Mrs. Blair noted that Africa would need to embrace technology to accelerate development and create systems that will sustain transparency in business and empower the people, especially women. She added that a commitment to good corporate citizenship and focusing on the relationship between business and human rights is increasingly critical to not only companies but consumers and politicians.
“I think technology plays a huge role in the development of Africa. We have witnessed a marked improvement in the ease of doing business since the inception of mobile money platforms in Africa. This has improved access to funds for small businesses and seamless payment for services without the intervention of middle men. Enhancing access to funds through technology is critical to achieving economic development and prosperity. I believe there are many interventions we can establish working with the Sahara Group,” Mrs. Blair said.

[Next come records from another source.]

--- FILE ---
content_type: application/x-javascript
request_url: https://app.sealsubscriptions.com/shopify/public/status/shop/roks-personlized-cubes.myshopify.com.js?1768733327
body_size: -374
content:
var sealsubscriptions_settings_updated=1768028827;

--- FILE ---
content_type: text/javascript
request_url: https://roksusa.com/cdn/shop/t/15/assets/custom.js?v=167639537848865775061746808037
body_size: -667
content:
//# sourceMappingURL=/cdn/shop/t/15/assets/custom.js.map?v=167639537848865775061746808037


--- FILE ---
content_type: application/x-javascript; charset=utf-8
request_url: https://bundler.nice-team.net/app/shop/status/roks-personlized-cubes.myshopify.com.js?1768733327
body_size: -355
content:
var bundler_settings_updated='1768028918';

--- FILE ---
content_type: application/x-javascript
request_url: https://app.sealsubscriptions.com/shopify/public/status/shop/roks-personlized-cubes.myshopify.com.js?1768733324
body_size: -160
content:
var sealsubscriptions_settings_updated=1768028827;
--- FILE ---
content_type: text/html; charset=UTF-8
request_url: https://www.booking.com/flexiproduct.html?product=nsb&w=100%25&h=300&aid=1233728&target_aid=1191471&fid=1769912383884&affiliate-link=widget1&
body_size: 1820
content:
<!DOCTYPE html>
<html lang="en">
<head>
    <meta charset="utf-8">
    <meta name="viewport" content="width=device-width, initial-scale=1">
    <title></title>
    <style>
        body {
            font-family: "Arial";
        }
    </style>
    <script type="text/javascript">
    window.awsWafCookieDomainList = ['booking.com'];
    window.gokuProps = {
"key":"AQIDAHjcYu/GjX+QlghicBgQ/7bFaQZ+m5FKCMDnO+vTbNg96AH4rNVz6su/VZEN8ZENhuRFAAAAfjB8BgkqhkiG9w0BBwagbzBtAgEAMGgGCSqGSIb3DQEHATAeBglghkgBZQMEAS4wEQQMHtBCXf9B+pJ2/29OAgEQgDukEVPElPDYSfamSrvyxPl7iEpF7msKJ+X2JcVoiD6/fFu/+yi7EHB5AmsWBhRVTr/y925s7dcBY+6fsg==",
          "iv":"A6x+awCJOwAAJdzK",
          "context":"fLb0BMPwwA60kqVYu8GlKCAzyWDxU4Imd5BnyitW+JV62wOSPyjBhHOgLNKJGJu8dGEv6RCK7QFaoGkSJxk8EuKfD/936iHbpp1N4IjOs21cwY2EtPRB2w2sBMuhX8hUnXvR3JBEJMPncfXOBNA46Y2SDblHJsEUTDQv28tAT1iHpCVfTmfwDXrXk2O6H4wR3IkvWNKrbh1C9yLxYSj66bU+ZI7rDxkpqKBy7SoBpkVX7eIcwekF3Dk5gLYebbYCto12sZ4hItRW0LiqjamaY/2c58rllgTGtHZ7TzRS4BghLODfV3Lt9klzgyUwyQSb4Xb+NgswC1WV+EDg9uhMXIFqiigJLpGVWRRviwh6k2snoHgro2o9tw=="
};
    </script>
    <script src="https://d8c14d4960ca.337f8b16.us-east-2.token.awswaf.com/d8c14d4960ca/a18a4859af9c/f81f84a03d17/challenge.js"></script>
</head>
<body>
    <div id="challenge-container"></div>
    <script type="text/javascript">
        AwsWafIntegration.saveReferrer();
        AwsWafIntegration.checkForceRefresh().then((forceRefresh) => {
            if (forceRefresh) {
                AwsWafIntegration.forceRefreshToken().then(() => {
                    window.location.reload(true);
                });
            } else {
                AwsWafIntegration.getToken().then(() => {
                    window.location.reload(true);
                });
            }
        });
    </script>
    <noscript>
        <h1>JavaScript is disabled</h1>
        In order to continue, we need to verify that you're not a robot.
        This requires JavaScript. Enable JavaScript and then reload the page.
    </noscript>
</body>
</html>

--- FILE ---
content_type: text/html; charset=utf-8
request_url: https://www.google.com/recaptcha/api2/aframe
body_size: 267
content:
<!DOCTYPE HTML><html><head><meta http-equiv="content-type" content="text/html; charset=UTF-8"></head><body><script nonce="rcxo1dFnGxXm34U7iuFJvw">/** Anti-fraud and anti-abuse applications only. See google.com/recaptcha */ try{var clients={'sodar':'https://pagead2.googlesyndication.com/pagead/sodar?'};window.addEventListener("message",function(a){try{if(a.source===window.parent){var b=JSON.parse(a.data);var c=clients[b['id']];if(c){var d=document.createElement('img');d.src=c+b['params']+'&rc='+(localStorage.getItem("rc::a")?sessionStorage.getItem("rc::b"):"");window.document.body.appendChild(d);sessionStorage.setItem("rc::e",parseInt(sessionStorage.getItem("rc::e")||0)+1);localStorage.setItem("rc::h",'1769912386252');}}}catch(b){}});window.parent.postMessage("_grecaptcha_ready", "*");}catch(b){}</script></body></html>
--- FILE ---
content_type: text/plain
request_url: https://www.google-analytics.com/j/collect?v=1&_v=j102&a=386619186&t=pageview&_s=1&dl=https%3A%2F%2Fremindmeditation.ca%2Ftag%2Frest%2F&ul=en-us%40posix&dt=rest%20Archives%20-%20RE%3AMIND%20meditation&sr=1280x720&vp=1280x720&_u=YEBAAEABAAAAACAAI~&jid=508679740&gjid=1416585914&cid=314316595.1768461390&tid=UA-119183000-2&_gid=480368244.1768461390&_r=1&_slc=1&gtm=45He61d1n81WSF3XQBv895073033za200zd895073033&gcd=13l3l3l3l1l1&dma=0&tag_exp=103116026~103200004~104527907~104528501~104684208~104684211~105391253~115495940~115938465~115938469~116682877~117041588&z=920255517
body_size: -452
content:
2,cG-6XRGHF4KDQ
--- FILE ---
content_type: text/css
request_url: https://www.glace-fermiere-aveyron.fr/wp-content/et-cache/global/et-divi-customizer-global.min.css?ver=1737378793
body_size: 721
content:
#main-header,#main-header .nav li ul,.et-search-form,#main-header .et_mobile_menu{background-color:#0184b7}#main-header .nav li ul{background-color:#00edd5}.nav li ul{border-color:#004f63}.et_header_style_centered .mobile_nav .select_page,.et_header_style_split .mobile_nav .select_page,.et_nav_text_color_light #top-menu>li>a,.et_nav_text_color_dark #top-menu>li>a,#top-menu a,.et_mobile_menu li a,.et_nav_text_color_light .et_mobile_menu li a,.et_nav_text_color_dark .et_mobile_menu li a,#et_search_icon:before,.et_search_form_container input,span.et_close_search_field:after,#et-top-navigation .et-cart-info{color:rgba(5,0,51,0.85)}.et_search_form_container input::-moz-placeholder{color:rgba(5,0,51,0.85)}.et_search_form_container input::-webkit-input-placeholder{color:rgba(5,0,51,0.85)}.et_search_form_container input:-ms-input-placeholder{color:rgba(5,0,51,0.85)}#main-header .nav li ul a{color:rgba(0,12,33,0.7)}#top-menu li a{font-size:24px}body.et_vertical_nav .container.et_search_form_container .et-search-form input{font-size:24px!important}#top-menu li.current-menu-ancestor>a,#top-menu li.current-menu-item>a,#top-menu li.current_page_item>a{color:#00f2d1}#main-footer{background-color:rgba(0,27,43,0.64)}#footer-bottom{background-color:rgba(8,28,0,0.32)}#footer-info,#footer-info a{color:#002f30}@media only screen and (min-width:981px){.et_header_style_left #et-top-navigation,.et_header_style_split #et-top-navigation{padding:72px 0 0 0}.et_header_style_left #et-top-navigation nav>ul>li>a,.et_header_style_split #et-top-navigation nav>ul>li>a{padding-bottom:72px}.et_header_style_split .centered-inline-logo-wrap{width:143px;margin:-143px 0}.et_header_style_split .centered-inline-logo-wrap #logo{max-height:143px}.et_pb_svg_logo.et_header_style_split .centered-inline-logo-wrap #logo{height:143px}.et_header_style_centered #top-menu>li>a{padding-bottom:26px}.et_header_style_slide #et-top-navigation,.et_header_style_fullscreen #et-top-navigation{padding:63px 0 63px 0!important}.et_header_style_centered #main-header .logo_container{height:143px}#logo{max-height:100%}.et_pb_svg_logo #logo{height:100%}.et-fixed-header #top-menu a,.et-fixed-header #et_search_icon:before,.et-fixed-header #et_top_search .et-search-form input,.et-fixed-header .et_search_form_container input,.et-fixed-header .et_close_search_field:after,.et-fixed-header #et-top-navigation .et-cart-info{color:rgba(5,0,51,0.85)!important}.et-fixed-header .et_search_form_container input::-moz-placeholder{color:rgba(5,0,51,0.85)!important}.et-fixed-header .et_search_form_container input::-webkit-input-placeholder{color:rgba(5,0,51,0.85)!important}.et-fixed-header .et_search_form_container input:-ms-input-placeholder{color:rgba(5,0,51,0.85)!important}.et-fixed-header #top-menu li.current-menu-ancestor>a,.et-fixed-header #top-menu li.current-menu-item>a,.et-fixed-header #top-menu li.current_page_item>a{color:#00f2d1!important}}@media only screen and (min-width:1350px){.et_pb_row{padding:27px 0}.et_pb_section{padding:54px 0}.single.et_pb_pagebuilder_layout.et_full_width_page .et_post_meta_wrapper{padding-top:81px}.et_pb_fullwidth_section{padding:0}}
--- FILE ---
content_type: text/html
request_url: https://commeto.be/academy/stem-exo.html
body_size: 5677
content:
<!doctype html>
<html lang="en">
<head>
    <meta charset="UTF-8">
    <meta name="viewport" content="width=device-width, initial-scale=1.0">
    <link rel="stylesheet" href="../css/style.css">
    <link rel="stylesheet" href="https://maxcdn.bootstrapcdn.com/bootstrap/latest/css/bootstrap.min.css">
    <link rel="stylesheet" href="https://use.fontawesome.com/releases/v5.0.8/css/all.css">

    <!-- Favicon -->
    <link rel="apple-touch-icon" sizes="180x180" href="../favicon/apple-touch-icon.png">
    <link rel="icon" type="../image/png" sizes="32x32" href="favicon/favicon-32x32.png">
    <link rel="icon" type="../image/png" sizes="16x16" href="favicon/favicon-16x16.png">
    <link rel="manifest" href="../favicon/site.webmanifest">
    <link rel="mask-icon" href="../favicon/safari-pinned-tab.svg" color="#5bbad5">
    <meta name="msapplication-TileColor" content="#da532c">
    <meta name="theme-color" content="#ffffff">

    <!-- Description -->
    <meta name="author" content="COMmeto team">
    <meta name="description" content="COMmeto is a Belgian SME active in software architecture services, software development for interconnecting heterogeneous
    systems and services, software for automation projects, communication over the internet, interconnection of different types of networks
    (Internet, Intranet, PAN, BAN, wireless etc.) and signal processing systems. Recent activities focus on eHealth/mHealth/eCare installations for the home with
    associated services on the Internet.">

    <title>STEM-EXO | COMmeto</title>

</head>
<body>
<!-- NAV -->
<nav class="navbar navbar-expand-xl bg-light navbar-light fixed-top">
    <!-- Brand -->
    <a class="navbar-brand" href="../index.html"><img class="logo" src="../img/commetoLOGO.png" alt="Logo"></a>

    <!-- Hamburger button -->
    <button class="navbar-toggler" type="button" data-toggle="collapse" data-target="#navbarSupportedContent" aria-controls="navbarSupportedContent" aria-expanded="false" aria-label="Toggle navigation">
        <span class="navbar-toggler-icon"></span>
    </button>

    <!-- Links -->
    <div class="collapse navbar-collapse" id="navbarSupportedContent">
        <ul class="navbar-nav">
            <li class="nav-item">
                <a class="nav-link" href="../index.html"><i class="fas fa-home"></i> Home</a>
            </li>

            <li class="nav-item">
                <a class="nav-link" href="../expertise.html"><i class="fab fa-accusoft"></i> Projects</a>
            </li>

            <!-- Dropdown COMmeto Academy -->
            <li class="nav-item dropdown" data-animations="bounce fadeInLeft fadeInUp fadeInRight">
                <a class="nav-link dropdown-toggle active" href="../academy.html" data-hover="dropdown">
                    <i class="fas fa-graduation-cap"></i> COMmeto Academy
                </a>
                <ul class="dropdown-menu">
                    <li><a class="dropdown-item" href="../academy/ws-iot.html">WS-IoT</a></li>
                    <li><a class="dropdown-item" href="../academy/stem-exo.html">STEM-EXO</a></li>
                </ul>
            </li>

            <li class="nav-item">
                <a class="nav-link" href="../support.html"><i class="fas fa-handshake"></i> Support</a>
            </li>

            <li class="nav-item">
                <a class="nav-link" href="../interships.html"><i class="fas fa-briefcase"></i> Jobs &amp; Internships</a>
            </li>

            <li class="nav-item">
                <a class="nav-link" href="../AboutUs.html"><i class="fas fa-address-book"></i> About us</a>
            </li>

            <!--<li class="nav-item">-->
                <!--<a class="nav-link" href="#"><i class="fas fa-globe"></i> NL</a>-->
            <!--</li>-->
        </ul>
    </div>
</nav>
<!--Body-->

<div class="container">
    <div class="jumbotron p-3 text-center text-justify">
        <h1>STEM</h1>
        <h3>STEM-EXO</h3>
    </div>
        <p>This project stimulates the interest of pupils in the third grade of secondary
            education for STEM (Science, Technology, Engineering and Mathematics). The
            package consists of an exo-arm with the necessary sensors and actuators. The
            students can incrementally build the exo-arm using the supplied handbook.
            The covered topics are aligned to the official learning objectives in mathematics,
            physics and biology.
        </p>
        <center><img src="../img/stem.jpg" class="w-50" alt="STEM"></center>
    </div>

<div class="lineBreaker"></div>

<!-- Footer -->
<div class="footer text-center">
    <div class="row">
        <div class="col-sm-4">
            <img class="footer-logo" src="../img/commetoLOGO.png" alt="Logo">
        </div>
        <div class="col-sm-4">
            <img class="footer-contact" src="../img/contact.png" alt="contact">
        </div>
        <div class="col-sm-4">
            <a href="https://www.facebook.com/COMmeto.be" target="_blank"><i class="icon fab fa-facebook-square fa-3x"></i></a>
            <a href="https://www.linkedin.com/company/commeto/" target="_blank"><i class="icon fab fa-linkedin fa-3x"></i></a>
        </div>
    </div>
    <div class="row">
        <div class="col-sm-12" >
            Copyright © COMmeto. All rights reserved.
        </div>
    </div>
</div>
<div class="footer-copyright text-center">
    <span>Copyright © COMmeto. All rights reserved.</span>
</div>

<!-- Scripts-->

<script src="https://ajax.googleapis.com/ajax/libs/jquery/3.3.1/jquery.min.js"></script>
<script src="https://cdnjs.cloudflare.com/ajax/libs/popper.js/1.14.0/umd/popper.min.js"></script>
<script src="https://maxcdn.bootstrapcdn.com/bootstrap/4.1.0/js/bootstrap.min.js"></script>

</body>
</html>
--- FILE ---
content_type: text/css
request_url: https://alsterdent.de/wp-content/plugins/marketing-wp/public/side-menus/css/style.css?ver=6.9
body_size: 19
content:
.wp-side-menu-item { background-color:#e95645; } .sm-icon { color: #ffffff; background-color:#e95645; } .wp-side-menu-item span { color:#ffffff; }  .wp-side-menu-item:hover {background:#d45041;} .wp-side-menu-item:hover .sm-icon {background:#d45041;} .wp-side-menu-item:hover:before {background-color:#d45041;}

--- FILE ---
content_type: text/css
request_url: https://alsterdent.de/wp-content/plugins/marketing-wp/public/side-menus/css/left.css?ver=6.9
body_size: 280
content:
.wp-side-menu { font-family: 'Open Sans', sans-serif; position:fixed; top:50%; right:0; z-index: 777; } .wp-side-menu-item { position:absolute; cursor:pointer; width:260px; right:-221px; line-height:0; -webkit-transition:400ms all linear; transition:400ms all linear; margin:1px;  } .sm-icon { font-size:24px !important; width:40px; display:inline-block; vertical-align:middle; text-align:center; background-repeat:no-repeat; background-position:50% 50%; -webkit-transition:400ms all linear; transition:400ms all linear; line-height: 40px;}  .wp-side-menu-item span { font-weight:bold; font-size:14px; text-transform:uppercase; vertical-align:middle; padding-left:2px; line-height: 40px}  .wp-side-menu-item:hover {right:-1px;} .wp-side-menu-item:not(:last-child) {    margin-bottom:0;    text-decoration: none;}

Mrs. Blair also said the fact that the development of mobile apps is becoming commonplace in everyday activities is indicative of the role technology can play in driving sustainable development in Africa. I have seen through my own foundation (Cherie Blair Foundation for Women) how mobile technology is helping farmers till the land better in Africa and find the best price for their produce using mobile apps. These apps are also being used to deliver primary health care options and information to mothers, making people healthier and more productive.
Mrs. Blair said the three most pressing issues Africa needs to focus on include: education, infrastructure development and food security
Uzokwe said the above were issues that Sahara Group remained passionate about, adding, “we believe that more than ever before, cooperation is needed to transform Africa and Sahara Group is delighted to explore how we can deliver the SDGs in Africa, working with Cherie Blair and her Omnia Strategy team, as well as other stakeholders.”
Both parties will have follow up meetings to determine the terms of reference for the partnership amongst other deliberations.